-- TEXT PASSAGE follows --

EverettGriz said:
https://missoulian.com/news/state-and-regional/university-of-wyoming-analysis-argues-social-distancing-outweighs-alternative-by-5-2-trillion/article_27fe4198-b477-5bbc-afdb-f75a793ecdc5.html?fbclid=IwAR3EHERbLrRh3LuKiDTJDWuMdLRQmMwKXdQr603T5s6MlKsEFSFTMziYxZk#tracking-source=home-the-latest
Huh.
1. The "study" is a joke, in my view. And it's not a study; it's another model, which is presumably way off base, like virtually all of them have been. Completely irrelevant and off base. I've gotten some feedback from others who agree. Written by a young associate professor who seems to be originally from Sweden. Her assumptions are wrong. The fact that Bullock has sited it, without even reading it I assume because it hasn't yet been published, shows how little he knows about economics and the virus. The fact that you cite it too, is the same. How can a governor being citing a newspaper article in an important decision he is making. I hope he isn't getting his info from airline magazines, like Regan apparently did.
From the Wyo. "study":
"Wyoming analysis
found that social distancing efforts to slow the spread of the novel coronavirus outweigh the economic costs of such measures by trillions of dollars, while also saving more than a million lives.
[Who had advocated no social distancing? Wonder what the analysis says about the positive affect of washing hands, covering mouth on coughs/sneezes, and other basic things? Is that even factored in, and what is the quantity? What good does it do to compare social distancing to no social distancing. No one is going to just end all social distancing.]
"The $10 million figure used by researchers as a value for each American’s life is a
“controversial number,” Thunstrom said, and it doesn’t take into account people’s age." [The study doesn't value the hundreds of thousands of kids who may die in 2020. See below.]
"It also indicates that more than 1.2 million lives will be saved, both as a direct result of decreased mortality from the disease itself and as a result of the health care system not being overrun by a wave of coronavirus patients.
“Based on our ... model, the total number of infections is projected to reach 287 million without social distancing and 188 million with social distancing,” Thunstrom and her colleagues wrote. “When combined with the differential mortality rates [
what mortality rate was used?] when the health system capacity threshold is exceeded versus when not, the difference between the infection curves translates into about 1.24 million lives saved.”
[I bet the "study" uses a mortality rate that is way too high.]
2. Do you care about this?
""

-- TEXT PASSAGE concluded --
-- INFORMATION PROVIDED follows --

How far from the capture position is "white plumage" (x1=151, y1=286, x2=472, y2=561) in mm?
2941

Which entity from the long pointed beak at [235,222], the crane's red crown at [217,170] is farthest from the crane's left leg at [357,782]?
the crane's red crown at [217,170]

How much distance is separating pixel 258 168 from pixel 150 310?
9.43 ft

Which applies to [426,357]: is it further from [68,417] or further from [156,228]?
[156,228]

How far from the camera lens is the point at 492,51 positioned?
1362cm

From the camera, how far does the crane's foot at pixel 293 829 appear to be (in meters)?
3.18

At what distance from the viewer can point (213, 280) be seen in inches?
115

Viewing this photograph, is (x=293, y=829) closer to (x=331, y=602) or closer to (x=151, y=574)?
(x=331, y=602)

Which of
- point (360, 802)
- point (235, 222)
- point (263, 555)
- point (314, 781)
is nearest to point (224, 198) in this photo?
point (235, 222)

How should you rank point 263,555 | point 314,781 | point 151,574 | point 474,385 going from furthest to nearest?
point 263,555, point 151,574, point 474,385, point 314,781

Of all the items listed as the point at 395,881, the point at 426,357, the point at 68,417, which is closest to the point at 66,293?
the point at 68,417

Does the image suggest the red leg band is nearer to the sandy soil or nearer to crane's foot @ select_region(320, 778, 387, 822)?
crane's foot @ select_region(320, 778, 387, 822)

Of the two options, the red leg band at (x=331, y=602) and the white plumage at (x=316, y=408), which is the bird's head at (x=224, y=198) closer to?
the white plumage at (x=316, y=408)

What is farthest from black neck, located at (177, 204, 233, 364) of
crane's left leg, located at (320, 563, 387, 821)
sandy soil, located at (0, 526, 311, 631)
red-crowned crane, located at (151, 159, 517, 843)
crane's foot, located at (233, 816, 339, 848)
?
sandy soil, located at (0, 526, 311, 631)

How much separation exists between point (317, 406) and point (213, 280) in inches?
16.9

-- INFORMATION PROVIDED concluded --
-- INFORMATION PROVIDED follows --

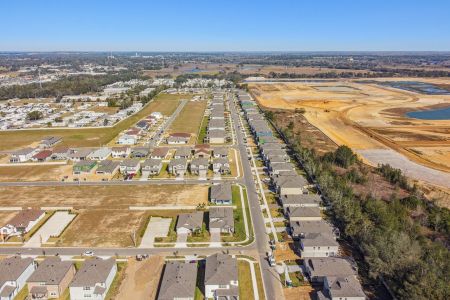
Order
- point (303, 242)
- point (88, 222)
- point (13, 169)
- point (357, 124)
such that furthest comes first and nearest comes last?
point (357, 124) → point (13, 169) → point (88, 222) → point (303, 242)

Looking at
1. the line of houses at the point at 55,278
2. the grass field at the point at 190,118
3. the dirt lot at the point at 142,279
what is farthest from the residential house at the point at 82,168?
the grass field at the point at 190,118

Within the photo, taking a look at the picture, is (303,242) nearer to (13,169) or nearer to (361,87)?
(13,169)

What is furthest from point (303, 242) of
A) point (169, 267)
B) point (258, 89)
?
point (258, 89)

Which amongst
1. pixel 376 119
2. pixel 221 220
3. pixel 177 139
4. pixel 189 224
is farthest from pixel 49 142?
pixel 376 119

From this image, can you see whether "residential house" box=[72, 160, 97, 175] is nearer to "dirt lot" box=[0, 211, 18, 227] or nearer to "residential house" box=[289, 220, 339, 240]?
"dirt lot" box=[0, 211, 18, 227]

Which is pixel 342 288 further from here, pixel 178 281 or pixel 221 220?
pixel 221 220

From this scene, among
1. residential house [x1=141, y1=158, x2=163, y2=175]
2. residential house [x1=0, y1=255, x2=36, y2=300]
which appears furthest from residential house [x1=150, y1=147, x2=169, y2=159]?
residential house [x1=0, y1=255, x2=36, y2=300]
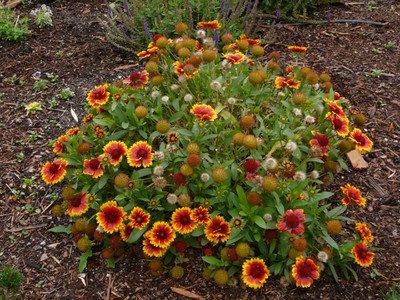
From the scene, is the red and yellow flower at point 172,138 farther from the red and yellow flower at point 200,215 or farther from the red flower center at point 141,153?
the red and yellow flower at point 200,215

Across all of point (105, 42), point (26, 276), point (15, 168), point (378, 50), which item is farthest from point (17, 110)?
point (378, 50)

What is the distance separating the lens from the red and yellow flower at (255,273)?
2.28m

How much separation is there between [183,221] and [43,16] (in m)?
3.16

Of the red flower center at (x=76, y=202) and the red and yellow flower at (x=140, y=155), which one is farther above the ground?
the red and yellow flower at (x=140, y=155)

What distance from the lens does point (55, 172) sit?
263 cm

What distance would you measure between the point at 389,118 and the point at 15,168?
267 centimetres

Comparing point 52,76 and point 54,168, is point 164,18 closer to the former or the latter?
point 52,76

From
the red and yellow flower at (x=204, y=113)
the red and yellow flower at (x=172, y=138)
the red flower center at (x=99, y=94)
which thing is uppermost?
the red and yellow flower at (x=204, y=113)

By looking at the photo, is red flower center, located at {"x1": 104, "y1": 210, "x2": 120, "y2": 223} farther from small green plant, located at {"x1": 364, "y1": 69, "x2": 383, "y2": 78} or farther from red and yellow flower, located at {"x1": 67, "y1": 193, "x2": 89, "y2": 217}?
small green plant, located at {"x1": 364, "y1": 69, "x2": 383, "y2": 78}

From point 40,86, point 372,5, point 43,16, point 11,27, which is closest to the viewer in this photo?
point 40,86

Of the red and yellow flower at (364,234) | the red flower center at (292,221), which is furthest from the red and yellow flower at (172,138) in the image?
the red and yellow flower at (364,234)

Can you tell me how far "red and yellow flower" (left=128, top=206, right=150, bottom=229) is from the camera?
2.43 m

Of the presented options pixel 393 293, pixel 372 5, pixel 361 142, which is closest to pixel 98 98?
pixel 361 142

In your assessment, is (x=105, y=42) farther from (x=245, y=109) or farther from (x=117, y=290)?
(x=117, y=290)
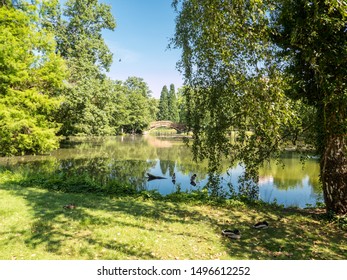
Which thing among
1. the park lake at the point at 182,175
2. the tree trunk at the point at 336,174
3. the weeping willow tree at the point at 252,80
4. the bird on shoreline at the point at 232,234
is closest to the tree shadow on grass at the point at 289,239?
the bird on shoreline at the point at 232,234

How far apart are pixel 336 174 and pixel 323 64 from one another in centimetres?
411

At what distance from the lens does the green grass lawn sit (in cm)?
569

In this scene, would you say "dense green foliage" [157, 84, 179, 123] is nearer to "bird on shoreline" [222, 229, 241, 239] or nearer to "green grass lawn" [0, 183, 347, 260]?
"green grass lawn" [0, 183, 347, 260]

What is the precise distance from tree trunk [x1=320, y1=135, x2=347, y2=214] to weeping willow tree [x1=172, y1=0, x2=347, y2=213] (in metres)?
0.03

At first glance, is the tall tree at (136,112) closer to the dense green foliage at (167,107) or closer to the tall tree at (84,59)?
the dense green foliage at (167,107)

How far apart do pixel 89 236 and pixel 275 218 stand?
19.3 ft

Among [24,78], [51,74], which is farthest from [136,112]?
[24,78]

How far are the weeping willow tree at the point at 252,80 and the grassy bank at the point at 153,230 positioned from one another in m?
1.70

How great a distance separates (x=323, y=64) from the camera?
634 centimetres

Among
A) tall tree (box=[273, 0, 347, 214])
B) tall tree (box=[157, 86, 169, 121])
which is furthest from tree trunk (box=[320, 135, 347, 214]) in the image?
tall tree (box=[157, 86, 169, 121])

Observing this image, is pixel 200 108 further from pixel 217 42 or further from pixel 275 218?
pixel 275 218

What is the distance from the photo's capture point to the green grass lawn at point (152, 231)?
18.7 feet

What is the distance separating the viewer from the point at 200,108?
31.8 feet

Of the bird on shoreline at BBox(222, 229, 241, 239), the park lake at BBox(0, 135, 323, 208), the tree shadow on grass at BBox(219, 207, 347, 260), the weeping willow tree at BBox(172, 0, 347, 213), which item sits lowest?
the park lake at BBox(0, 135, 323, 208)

-- INFORMATION PROVIDED concluded --

USING THE INFORMATION:
1 – Print the stretch of the forum post from "From the Wyo." through "a million lives.".
2 – According to the forum post, how many total infections did the model project without social distancing?
3 – Summarize the forum post in two sentences.
The data shown with this page come from a separate source.

YOUR WRITTEN ANSWERS:
1 –
From the Wyo. "study":
"Wyoming analysis
found that social distancing efforts to slow the spread of the novel coronavirus outweigh the economic costs of such measures by trillions of dollars, while also saving more than a million lives.

2 – 287 million.

3 – The forum post dismisses a Wyoming analysis of social distancing as a flawed model rather than a study and faults Bullock for citing it. It quotes the analysis's claims that social distancing outweighs its economic costs by trillions of dollars and saves about 1.24 million lives, while questioning its assumptions, including the mortality rate used.